It still does it for new INSERTS or only with old content?

Hopefully only old then, removing the “” could be done.

Otherwise I’m suspecting it’s an Eclipse setting that’s in play.

The condition under which this happens:

  1. update/insert text from a previously blank textarea or when all the textarea text is deleted and re-entered. (PHP sees the supplied text prior to UPDATE/INSERT as ASCII).
  2. Get the text from the database and display it in the textarea (PHP sees the retrieved text as UTF8).
  3. Leave the text in the textarea unchanged or alter it in some way, update it in the database, and then the extra characters appear. (PHP sees the supplied text prior to UPDATE as UTF8).

What version of PHP is in use?

I’ve tried it on 5.3.27 and 5.4.7.

In the site’s header, what is the value for the meta:

<meta http-equiv="Content-Type" content="text/html; charset=ISO-8859-1" />

I read somewhere that it was essential to have <meta http-equiv=“Content-Type” content=“text/html; charset=utf-8”[COLOR=#000080]> [/COLOR]immediately after declaring <head> to ensure that the contents uses the declared charset.

I was wondering if immediately after your UPDATE statement, a PHP script is called to extract the text from the database before the html header statement is called.

Have you tried setting the PHP header(…).
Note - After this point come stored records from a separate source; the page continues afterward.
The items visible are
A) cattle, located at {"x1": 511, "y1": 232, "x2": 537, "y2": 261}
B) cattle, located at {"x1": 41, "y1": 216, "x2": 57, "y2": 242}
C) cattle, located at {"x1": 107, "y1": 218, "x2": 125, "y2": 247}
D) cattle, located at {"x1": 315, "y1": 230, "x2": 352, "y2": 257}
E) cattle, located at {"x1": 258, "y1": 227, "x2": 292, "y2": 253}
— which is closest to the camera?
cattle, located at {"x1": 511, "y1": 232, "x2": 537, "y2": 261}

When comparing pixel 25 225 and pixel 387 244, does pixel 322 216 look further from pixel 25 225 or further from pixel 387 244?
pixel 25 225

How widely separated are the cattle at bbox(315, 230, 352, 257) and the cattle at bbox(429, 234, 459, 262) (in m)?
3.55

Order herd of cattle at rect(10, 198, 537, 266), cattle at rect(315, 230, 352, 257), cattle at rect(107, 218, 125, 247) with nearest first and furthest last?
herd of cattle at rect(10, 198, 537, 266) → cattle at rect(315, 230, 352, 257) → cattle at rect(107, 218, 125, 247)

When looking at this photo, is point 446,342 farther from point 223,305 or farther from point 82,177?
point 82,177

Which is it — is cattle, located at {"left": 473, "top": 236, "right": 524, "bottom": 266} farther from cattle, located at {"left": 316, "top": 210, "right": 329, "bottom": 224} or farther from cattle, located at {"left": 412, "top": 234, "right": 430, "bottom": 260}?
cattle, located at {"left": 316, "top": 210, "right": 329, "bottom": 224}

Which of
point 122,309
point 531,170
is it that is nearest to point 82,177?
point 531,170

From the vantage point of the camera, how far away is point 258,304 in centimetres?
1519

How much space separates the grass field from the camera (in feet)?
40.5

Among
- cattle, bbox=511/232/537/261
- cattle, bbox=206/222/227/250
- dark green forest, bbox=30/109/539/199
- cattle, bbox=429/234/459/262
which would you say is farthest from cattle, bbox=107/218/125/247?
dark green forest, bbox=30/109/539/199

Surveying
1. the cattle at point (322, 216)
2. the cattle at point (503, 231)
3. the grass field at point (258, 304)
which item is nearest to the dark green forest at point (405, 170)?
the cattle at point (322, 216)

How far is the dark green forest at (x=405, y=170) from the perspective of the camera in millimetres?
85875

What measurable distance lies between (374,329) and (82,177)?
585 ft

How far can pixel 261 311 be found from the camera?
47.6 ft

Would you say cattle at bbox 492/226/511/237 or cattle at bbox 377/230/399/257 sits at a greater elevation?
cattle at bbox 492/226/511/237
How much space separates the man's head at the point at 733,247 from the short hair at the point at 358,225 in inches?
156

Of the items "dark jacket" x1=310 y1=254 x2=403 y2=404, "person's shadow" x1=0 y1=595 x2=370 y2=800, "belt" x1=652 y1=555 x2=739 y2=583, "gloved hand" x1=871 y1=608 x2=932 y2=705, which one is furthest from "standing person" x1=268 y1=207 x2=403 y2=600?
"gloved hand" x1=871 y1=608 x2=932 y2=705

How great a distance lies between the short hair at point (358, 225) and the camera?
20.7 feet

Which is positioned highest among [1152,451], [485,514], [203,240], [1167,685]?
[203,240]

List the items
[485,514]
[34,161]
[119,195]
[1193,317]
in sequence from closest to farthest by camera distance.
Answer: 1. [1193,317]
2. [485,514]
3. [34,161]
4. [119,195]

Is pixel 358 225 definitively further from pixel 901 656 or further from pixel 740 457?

[COLOR=#000000][FONT=Consolas]<?php header('content-type: text/html; charset: utf-8'); ?>


[/FONT][/COLOR]

Can you please post the output of a SHOW CREATE TABLE for the table(s) concerned?

What versions of MySQL are both servers using?

No. I would’ve thought the meta tag would be enough. I’ve never needed to set a PHP header for content-type before.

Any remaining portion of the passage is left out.